:: Extrait ::

Les intervenants en protection de la jeunesse ont souvent en tête les stéréotypes de la «victime parfaite» ou de l’agresseur «grosse brute», renchérit Isabelle Côté. «Dès qu’on a un père qui se présente bien, qui est charmant, ou qu’on a une mère qui parle avec un peu trop d’aplomb, qui revendique, on va dire que ça relève du conflit», affirme-t-elle.
Après avoir perdu la garde de ses enfants pendant près d’un an, Kelly-Anne* dit avoir appris à «jouer le jeu de la DPJ». Elle a arrêté de parler de la violence que ses enfants rapportent vivre chez leur père. Le dossier a été fermé il y a quelques mois. Dans son ultime rapport, l’intervenante de la DPJ se félicite que Kelly-Anne «passe enfin à autre chose».
«La seule façon d’avoir la paix et que la DPJ sorte de nos vies, c’est de plaider coupable de crimes qu’on n’a pas commis, lance la mère, visiblement blessée. Tant qu’on n’a pas plaidé coupable avec le ton et la sincérité que la DPJ recherche, on ne s’en sort pas.»
La mère rêve maintenant d’une action collective pour forcer Québec à présenter des excuses à ses enfants, et à tous les autres ayant vécu la même situation.
«Tout ce que mes enfants ont vécu aurait pu être évité, s’indigne-t-elle. C’est une enfance gâchée et une adolescence gâchée.»

:: Extraits de données ::
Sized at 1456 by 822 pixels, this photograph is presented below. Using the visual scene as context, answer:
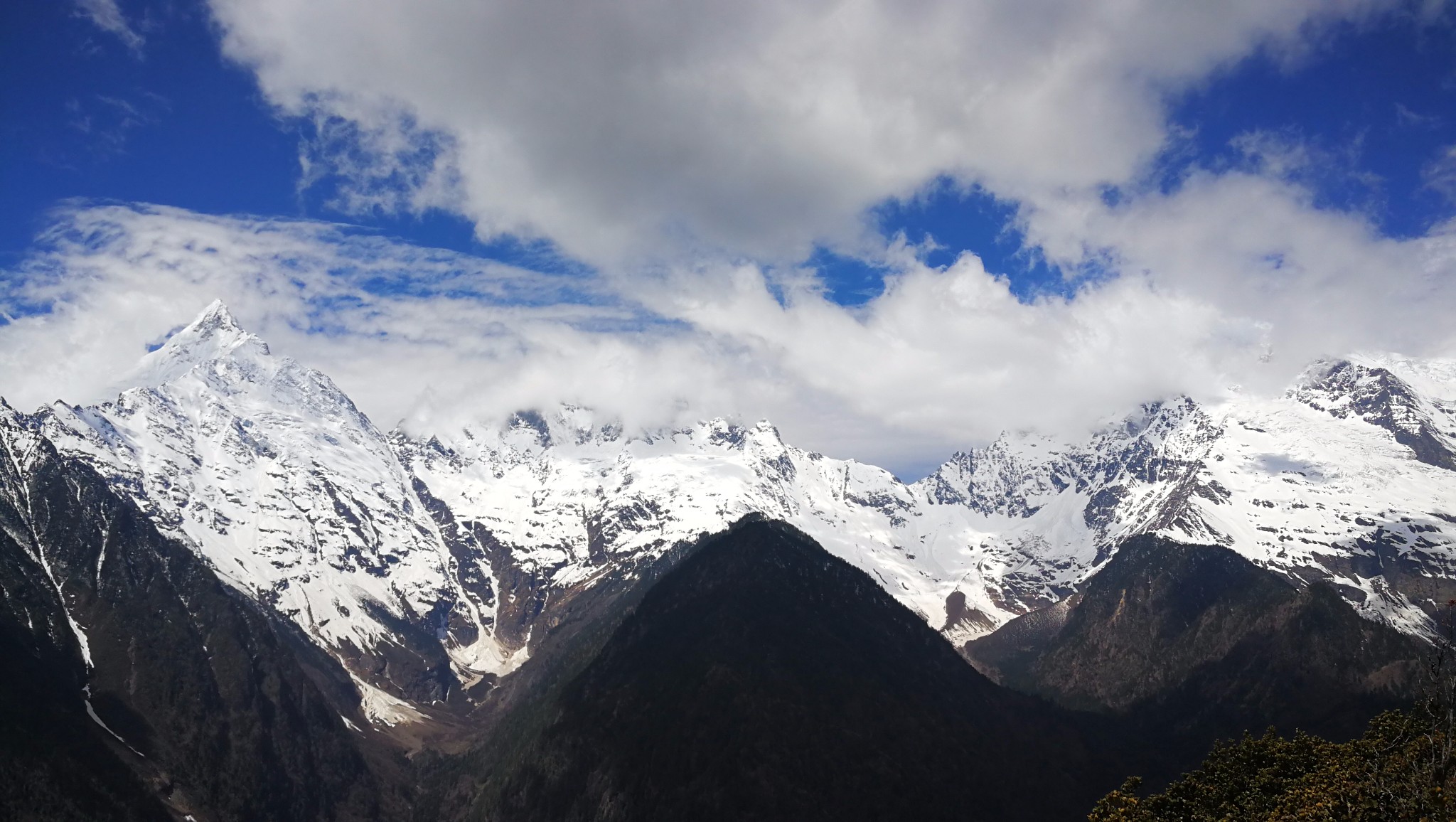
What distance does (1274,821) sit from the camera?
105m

--

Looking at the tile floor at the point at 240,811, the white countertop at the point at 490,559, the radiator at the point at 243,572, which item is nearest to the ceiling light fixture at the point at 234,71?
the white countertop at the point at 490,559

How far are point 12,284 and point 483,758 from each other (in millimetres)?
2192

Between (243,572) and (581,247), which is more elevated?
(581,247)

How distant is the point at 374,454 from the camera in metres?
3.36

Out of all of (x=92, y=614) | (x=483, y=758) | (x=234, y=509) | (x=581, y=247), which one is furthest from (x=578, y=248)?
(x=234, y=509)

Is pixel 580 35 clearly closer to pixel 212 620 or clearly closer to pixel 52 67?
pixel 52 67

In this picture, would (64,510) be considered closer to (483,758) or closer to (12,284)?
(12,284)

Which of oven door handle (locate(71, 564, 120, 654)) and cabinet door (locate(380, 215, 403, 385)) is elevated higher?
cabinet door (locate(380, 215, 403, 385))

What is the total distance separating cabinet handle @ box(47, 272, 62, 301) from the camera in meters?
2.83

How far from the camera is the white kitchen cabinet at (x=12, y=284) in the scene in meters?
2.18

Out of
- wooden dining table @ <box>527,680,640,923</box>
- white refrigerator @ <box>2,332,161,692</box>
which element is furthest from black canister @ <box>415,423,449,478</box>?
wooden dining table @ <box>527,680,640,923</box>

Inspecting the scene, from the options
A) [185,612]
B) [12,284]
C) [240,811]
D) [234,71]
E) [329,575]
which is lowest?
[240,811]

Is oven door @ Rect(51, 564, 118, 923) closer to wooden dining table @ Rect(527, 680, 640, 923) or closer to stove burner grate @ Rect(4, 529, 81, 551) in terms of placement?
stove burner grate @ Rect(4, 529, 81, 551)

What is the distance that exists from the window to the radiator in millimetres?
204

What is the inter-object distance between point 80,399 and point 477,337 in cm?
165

---

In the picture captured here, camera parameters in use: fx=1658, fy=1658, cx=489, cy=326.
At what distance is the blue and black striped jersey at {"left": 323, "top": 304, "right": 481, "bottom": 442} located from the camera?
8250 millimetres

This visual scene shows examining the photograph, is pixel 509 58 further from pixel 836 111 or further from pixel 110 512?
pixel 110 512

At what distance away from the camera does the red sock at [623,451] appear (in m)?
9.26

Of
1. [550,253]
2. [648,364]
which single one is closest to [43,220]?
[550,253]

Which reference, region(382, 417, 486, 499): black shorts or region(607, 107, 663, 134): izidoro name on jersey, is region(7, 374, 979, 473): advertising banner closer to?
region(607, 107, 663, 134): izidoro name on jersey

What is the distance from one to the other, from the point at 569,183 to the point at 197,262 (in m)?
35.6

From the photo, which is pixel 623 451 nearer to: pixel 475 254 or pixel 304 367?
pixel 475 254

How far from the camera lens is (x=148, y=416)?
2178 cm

:: Objectif visé ::
Recopiez mot pour mot le passage de l'extrait sur la DPJ qui commence par «La mère rêve» et se poursuit jusqu'à «la même situation.».

:: Réponse rédigée ::
La mère rêve maintenant d’une action collective pour forcer Québec à présenter des excuses à ses enfants, et à tous les autres ayant vécu la même situation.